▶ _DIRECTIVE 1_:
In the opinion piece on Wilmer Flores, who was Flores supposed to be traded for?
▶ _DIRECTIVE 2_:
Output the passage of the opinion piece on Wilmer Flores that opens with the words containing "Who doesn’t love" and closes with "capable of playing.".

▶ _TEXT EXCERPT_:
OPINION: Wilmer Flores Is Who Mets Thought He Was

New York Mets infielder Wilmer Flores is once again the talk of the town.

Flores has had quite a week, first he tied the Mets record for hits in a game Sunday (held by his hero and fellow Venezuelan Edgardo Alfonzo), going 6-for-6 with two home runs, now he’s 3-for-6, with three homers and five RBI in his last two contests.

OPINION: Wilmer Flores Is Who Mets Thought He Was

With the Mets tied 4-4 with the, first-place, Washington Nationals Thursday, Flores clubbed a three-run homer to put New York ahead for good, moving the Mets within three games of the Nats.

Much like last season, Queens is singing the praises of Flores, the 6-foot-3 infielder, who cried on the field after he learned he was set to be traded. After the trade fell through, Flores hit a walk-off and Mets fans fell in love.


And that summer fling has started once again.

Who doesn’t love the story? Scrappy kid, supposed to be traded for a lost son (Carlos Gomez), but instead has stepped in to fill the role of David Wright, or really, whomever’s position he is capable of playing.

You know the type, journeyman utility guy whom can give you a good boost off the bench, but struggles to perform everyday. Now, the journeyman is becoming a hero before our very eyes.

It is a convenient narrative, the problem, it is far from true.

Dennis Green once famously said, “the Bears are who we thought they were.”


Well, guess what Metropolitan fans, Wilmer Flores is who the Mets thought he was.

Flores is not a scrappy, diminutive kid, who just keeps on persevering despite all the obstacles in front of him. He’s not a 10-year minor leaguer, finally getting his shot. And he’s not a hometown kid like Mike Baxter, who finds ways to help, despite his limited skill set.

▶ _MATERIAL PROVIDED_:
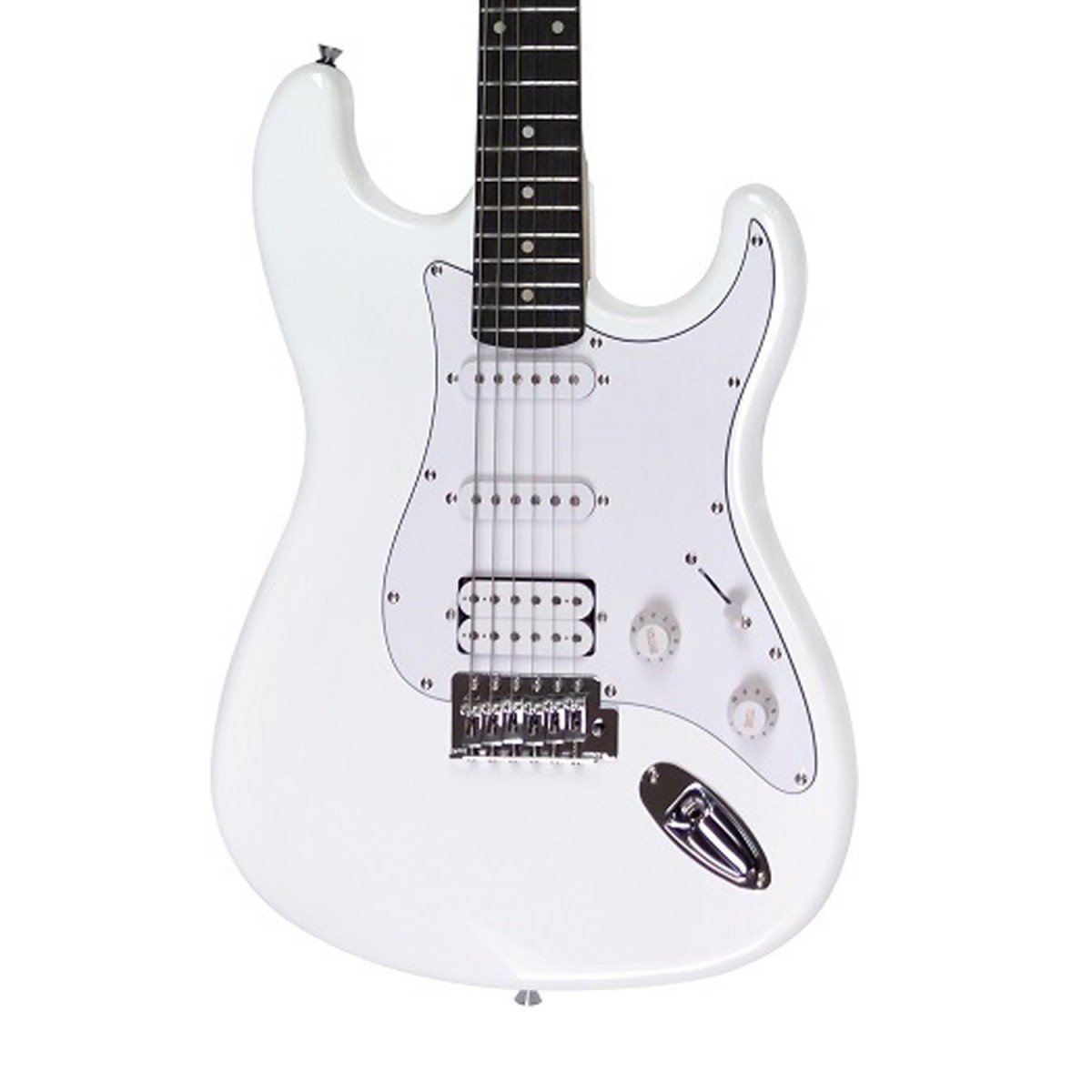Washburn-WS300HWH-Elektro-Gitar_1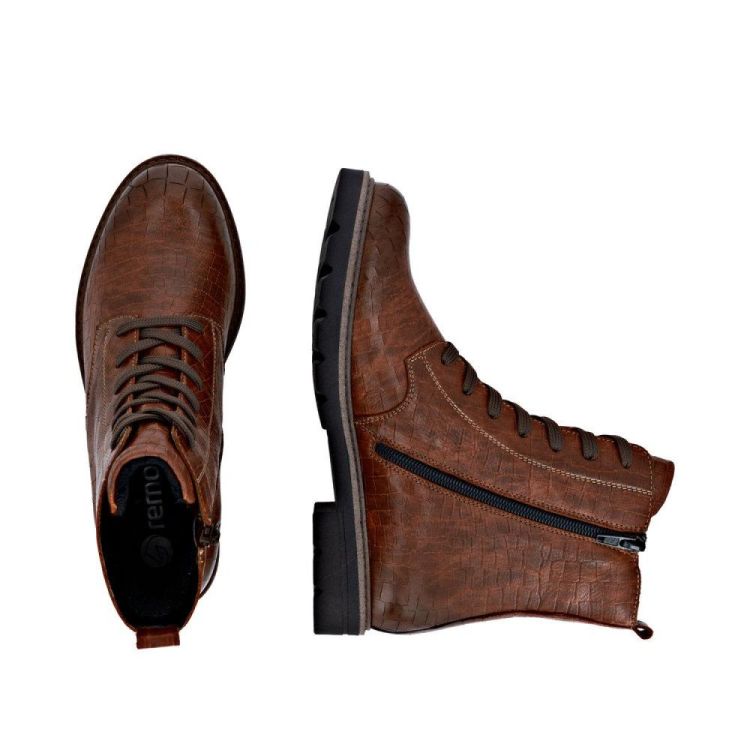  REMONTE VETERLAARS  - De Peperstraat (Poperinge)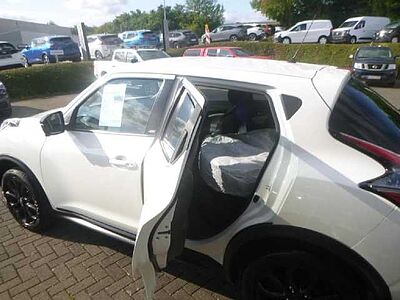 Nissan Juke 1.6 Bose Edition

▶ _WRITTEN SOLUTION 1_:
Carlos Gomez.

▶ _WRITTEN SOLUTION 2_:
Who doesn’t love the story? Scrappy kid, supposed to be traded for a lost son (Carlos Gomez), but instead has stepped in to fill the role of David Wright, or really, whomever’s position he is capable of playing.